• [DESCRIPTION OF THE TASK]: Extract every line starting at the line that contains "How great is" and ending with the final line of the data, inclusive; give only those lines, word for word.

━━ RECORDS FOR THIS EXERCISE

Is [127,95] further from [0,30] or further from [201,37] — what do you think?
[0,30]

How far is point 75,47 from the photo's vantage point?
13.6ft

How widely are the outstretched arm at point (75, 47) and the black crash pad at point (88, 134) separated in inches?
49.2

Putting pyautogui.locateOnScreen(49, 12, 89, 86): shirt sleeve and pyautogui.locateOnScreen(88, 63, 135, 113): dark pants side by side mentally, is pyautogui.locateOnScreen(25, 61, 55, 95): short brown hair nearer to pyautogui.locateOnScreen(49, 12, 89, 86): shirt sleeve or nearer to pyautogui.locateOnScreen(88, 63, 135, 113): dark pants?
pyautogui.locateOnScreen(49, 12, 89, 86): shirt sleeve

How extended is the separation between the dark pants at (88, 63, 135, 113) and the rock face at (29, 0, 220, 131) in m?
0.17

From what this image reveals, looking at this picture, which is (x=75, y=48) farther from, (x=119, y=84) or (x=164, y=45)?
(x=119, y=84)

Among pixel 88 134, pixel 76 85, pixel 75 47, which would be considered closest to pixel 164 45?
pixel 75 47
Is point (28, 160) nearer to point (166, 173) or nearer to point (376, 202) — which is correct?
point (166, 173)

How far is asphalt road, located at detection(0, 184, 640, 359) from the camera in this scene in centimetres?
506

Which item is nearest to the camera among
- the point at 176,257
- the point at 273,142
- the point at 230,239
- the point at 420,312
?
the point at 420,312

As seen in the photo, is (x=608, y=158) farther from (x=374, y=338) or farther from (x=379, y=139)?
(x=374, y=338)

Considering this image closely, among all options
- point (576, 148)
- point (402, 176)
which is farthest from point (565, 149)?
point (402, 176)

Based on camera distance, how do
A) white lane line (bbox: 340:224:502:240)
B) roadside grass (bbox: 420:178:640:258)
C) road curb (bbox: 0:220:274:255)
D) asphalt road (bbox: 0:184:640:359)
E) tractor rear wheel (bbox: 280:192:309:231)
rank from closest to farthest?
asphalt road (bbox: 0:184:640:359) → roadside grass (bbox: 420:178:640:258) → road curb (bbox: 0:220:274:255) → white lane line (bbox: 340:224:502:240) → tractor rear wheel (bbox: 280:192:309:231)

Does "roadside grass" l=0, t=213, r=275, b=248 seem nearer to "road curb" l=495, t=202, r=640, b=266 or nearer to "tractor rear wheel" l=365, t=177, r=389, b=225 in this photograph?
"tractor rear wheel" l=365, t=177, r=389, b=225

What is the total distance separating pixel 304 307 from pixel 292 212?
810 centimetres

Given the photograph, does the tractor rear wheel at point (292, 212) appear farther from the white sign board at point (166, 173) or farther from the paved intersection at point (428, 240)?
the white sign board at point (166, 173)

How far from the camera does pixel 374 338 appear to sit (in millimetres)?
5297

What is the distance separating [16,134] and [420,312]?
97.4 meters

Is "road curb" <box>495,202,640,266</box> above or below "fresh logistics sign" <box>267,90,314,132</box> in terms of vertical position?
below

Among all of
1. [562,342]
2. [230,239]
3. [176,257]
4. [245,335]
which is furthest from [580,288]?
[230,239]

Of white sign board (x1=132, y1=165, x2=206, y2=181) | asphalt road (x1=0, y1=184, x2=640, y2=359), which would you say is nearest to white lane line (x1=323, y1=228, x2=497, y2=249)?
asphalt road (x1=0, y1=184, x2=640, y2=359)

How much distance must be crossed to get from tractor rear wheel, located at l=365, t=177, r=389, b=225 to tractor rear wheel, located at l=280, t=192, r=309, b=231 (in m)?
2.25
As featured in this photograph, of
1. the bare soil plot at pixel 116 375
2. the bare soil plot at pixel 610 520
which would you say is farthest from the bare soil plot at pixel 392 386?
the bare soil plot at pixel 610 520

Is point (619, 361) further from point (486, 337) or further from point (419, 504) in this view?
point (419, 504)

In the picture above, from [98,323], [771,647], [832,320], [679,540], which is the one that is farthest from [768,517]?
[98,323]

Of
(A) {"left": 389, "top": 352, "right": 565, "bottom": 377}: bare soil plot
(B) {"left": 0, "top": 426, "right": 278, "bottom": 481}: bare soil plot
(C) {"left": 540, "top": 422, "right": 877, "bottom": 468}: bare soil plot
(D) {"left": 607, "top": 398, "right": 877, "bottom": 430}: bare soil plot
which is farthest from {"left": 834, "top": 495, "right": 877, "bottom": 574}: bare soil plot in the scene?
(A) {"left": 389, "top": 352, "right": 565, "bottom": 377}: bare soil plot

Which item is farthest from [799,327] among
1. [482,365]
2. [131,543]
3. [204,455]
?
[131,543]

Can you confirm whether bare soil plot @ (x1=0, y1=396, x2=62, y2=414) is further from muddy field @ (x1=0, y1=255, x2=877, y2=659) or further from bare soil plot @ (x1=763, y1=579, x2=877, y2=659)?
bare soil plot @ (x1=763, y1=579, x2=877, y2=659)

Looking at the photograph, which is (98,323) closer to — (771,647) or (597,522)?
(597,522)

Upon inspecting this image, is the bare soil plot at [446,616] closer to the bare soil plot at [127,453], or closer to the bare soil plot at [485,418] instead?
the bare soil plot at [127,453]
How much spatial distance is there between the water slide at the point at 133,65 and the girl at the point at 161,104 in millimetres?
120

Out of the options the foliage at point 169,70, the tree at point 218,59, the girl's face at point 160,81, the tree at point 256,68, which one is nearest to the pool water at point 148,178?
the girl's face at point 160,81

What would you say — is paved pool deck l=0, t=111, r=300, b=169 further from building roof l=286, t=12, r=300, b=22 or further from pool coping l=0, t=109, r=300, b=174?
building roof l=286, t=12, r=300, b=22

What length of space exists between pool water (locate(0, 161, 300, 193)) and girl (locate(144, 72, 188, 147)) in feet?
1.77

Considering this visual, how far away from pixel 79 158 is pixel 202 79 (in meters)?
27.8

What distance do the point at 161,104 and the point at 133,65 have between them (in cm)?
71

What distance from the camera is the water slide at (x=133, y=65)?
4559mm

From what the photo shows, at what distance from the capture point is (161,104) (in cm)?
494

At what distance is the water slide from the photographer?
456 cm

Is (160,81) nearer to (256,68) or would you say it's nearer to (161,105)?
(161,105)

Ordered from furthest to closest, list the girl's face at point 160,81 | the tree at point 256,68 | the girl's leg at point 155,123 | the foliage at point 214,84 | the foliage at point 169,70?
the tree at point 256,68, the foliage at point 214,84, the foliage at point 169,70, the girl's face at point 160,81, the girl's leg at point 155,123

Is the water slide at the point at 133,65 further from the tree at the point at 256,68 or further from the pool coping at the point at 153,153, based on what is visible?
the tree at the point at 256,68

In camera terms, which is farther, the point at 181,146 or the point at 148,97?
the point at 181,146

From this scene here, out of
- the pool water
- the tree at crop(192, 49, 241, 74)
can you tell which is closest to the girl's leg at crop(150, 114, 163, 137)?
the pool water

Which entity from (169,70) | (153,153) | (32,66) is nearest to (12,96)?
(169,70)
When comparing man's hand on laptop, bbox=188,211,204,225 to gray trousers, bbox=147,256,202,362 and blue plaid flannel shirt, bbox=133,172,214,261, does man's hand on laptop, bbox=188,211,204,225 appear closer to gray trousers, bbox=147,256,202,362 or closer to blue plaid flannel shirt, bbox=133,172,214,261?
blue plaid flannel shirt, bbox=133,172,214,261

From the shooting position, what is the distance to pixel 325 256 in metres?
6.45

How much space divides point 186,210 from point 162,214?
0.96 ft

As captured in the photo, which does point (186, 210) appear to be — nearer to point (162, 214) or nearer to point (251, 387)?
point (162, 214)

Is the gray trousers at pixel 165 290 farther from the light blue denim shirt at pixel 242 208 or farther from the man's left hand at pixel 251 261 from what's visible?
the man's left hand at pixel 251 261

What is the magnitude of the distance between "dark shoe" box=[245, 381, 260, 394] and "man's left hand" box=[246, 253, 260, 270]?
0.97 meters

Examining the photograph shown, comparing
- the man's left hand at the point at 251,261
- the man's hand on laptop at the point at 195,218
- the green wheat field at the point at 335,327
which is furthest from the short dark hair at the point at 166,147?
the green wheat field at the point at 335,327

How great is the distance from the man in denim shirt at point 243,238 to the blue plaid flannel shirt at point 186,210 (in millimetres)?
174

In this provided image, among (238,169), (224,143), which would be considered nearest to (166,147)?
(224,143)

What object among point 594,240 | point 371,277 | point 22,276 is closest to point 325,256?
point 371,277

━━━━

• [OUTPUT]:
How great is the distance from the man in denim shirt at point 243,238 to the blue plaid flannel shirt at point 186,210 (in millimetres)?
174

In this provided image, among (238,169), (224,143), which would be considered nearest to (166,147)?
(224,143)

What object among point 594,240 | point 371,277 | point 22,276 is closest to point 325,256?
point 371,277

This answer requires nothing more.